もう1つ、高橋氏はマルチブランド戦略に新たなブランドを追加することも発表。シンガポールのCircles Asiaと提携して「KDDI Digital Life」を11月に新たに設立し、MVNOとしてeSIMを活用した新しい通信サービスを展開するとしている。
これは、Circles AsiaがシンガポールでMVNOとして展開している「Circles Life」の基盤を活用し、eSIMを用いて契約やサービス変更などをオンラインでシンプルかつスピーディーにできるサービスになるとのこと。料金のカスタマイズも自在にできるサービスにするとのことで、主にデジタルネイティブの若年層を狙ったサービスになるという。
KDDIではなく別会社を立ち上げ、MVNOとして展開する理由について、高橋氏はeSIMを活用したサービスがトライアルに近いもので、新しいチャレンジをする上では事業展開スピードの早さが必要だと説明。Circles Lifeのシステムをカスタマイズして使うこともあって、早期にサービスを立ち上げられるため、2021年春ごろの提供を検討しているようだ。
具体的なサービス内容はまだ明らかにされていないが、Circles Lifeは顧客が使い方に応じて料金をカスタマイズする仕組みであるため、「MVNOだから安いというのではなく、キャリアよりARPUがより高くなるケースもある」と話す。低価格よりも利便性を追求したサービスになることが想定されるようだ。
一方で、eSIMに関しては総務省のアクションプランでも利用促進が言及されているが、高橋氏は「デジタルネイティブな人が今後使いやすい形を想定した場合、端末に関係なく通信をスマホアプリで変えられる世界観が広がる」とコメント。総務省が強く求めている、MVNOがeSIMを実現するための機能開放には応じる考えを示しているが、今回の取り組みはあくまで多様なターゲットに対応する狙いが大きいとのことだ。

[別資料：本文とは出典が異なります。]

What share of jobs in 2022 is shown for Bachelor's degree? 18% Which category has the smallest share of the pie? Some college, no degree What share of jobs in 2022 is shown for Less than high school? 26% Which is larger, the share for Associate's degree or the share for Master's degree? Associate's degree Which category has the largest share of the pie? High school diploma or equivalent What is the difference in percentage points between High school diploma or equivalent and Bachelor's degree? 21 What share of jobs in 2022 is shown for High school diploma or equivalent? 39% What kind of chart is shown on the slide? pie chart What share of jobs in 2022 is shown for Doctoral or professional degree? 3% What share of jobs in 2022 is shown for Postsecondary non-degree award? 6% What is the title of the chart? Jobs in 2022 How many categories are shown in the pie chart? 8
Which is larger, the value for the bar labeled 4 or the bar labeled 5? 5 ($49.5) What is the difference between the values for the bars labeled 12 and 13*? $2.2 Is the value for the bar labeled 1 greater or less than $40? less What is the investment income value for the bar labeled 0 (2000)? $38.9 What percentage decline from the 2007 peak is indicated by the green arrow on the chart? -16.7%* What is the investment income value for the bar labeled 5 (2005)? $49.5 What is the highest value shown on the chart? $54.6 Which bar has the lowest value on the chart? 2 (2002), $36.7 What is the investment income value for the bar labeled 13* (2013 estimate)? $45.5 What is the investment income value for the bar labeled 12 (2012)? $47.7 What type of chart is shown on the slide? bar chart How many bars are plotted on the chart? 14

高橋氏はマルチブランド以外の取り組みについても説明。5Gに関しては、「iPhone 12」シリーズの投入で端末ラインアップの充実が図られたのに加え、4G向け周波数をいち早く5Gに転用することでエリア拡大も積極化。2020年末までに全47都道府県に5G基地局を設置し、2022年3月までに約5万局を整備予定であることを改めて訴えた。
また、KDDIが新たに打ち出した次世代社会構想「KDDI Accelerate 5.0」に関しては、多様なパートナー企業と5Gを活用したデジタルトランスフォーメーションを推進する「KDDI 5G ビジネス共創アライアンス」や、虎ノ門にビジネス事業の3拠点を設けていることなどを改めて説明。あわせて、海外の著名な大学などとAIや無線通信分野での共同研究プロジェクトを立ち上げたことなども明らかにしている。

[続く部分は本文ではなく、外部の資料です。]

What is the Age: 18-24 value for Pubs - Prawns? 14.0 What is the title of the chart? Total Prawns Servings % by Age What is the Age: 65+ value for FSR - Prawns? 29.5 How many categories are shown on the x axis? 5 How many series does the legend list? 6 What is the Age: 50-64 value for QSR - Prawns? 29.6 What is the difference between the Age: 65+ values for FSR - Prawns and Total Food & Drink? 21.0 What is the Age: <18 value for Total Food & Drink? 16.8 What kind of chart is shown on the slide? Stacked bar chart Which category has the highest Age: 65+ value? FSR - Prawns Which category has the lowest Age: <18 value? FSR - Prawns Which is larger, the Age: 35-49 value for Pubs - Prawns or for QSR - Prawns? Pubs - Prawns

その上で、新たな取り組みとして打ち出されたのがトヨタ自動車との資本業務提携だ。トヨタ自動車はKDDIの12.95%の株式を持つ大株主だが、約522億円を追加出資して出資比率を13.74%に引き上げるとのことだ。
トヨタ自動車とKDDIはこれまで、コネクテッドカーのグローバル通信プラットフォームを共同で構築するなどして連携してきた。高橋氏によると、今回の提携によってその取り組みをより発展させ、移動と通信の枠組みを超えた新しい取り組みを進めていくとのこと。自動車向けだけでなく、人々や社会全体の安心安全、社会課題解決に向けた取り組みを共同で進めていくとしている。
そして高橋氏は「これらのビジネスを進めていくと投資が必要になる」と話し、そのためのコストを検討した結果、500億超の資本を受け入れるに至ったとのこと。共同での取り組みに力を入れることで企業価値を高めたいと、提携への意欲も示した。